Publié le 18 Août 2020

Le décret du 3 novembre 2014 interdit au bailleur de transférer sur leurs locataires les réparations énumérées à l’article 606 du Code civil, peu importe la source de la grosse réparation (vétusté, mise en conformité ou autre), elle relève du bailleur.

 

L’article R. 145-35 du Code de commerce issu du décret précité précise que « ne peuvent être imputés au locataire :

1° Les dépenses relatives aux grosses réparations mentionnées à l’article 606 du Code civil ainsi que, le cas échéant, les honoraires liés à la réalisation de ces travaux ;

2° Les dépenses relatives aux travaux ayant pour objet de remédier à la vétusté ou de mettre en conformité avec la réglementation le bien loué ou l'immeuble dans lequel il se trouve, dès lors qu'ils relèvent des grosses réparations mentionnées à l'alinéa précédent ».

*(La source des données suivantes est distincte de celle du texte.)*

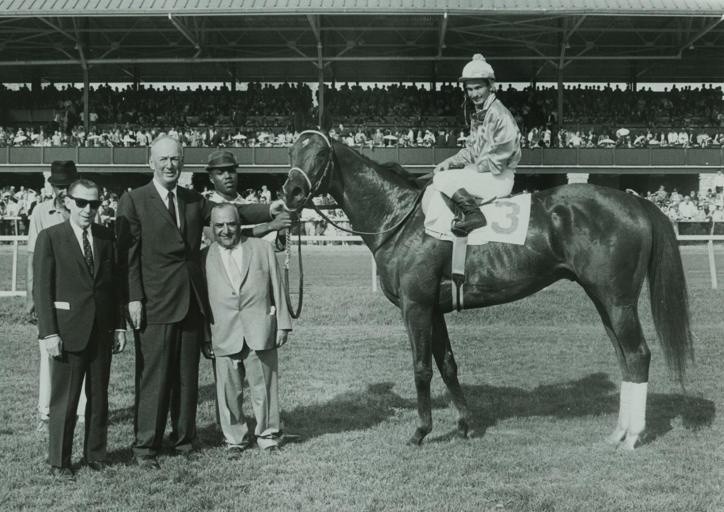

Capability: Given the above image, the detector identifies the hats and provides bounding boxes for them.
[206,150,239,171]
[47,160,81,186]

Pour les baux commerciaux en cours contracté avant le 03/11/2014 et en l’absence de clause dans le bail, le locataire est tenu des réparations locatives et de menu entretien.

Pour les baux commerciaux en cours contracté avant le 03/11/2014 et souvent dans un  bail dit « investisseur », le locataire est souvent tenu de la taxe foncière, des assurances de l’immeuble et des grosses réparations de l’article 606 du Code civil.

Quoiqu'il en soit, aucune des réparations réputées locatives n’est à la charge du locataire lorsqu’elles sont occasionnées par la vétusté ou la force majeure même s’il est parfois difficile de faire une distinction entre les réparations locatives normales et celles occasionnées par la vétusté. Cette distinction relève de l’appréciation souveraine des juges en cas de litige.